A League of Their Own

High Flying Bird reminds us the NBA “family” is beyond dysfunctional; it’s malevolent. And it challenges us to imagine a different sort of league.

2019 NBA All-Star Game

Kevin Durant of the Golden State Warriors and Team LeBron is awarded the MVP trophy and embraces NBA Commissioner Adam Silver after their 178-164 win over Team Giannis during the NBA All-Star game as part of the 2019 NBA All-Star Weekend at Spectrum Center on February 17, 2019 in Charlotte, North Carolina.Streeter Lecka / Getty


Last month Netflix released High Flying Bird, a film written by Tarell Alvin McCraney, who won an Oscar for Best Adapted Screenplay for Midnight; directed by Steven Soderbergh, and shot entirely on an iPhone.

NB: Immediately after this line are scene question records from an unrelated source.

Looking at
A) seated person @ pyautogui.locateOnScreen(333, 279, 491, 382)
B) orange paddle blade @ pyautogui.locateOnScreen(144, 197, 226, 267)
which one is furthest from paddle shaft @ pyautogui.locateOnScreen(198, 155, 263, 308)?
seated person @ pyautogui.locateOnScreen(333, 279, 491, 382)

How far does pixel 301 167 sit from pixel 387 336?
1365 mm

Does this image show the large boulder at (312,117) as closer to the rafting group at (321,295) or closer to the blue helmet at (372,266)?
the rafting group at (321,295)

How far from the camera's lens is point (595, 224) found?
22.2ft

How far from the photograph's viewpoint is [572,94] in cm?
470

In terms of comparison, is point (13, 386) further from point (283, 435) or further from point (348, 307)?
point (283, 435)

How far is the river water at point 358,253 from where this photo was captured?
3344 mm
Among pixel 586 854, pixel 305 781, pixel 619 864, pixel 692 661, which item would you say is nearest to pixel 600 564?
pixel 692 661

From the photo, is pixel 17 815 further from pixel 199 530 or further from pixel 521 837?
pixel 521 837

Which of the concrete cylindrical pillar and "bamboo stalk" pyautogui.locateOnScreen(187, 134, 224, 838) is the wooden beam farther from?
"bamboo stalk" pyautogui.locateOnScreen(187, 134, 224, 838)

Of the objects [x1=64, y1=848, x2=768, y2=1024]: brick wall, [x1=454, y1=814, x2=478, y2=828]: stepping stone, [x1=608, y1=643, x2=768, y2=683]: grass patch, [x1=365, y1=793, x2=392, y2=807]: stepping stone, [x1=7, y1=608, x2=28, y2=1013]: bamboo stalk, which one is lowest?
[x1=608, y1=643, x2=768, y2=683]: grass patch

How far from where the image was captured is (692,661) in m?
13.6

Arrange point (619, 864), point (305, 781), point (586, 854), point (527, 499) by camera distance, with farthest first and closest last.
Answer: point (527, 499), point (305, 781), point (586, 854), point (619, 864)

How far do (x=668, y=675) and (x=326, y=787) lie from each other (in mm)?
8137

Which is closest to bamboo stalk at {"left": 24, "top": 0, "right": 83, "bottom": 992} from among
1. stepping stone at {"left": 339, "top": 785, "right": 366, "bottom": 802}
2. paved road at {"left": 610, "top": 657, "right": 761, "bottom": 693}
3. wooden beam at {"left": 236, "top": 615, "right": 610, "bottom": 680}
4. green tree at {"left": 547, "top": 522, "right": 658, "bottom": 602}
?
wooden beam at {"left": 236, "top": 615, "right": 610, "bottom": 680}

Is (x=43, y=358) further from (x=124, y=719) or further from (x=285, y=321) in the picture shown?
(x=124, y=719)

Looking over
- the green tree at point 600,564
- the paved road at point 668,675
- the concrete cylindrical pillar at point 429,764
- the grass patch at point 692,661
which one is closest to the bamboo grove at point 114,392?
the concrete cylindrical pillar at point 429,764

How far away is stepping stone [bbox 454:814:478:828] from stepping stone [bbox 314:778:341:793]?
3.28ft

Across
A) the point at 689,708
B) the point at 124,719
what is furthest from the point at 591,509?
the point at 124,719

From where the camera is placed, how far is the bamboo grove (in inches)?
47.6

A resume like that has enough sizzle to drown out the meat of its message — one that surprisingly eschews Hollywood cliché to question the way we structure the sports we all love.

The film centers around sports agent Ray Burke, played by André Holland, during an NBA lockout. Burke represents a rookie, Erick Scott (Melvin Gregg), the recent top pick in the draft. Erick’s struggling with the lack of a paycheck and the reality that no one knows how long the work stoppage may last. Ray laments that Erick, rather than focusing on how he might change the game or better the world, is only concerned with what players are trained to focus on: the money, their egos, the lifestyle. Erick sees himself as a cog desperately waiting for the machine to resume running. Ray wants the players to break the machine and build a new one, to create “a whole infrastructure that put[s] the control back in the hands of those behind the ball instead of those up in the skybox.”

On the flip side from Erick is Samantha (Zazie Beetz), Ray’s former assistant, who always sees the big picture and who, like Ray, is always a few steps ahead. Early in the film Sam is offered a job with the Players Association by its head, Myra (Sonja Sohn). It’s an opportunity most would associate with success and ambition, but Sam gives perhaps the most inspiring rejection ever: “Oh. I don’t like to be used.” While Sam is full of plans and drive, unlike Erick she doesn’t want to work for anybody. Beetz’s performance might be the star attraction if not for Jeryl Prescott owning every scene she’s in as Emera Umber, the mother of Jamero Umber, the New York team’s best player and Erick’s teammate and principal rival both on the court and in social media.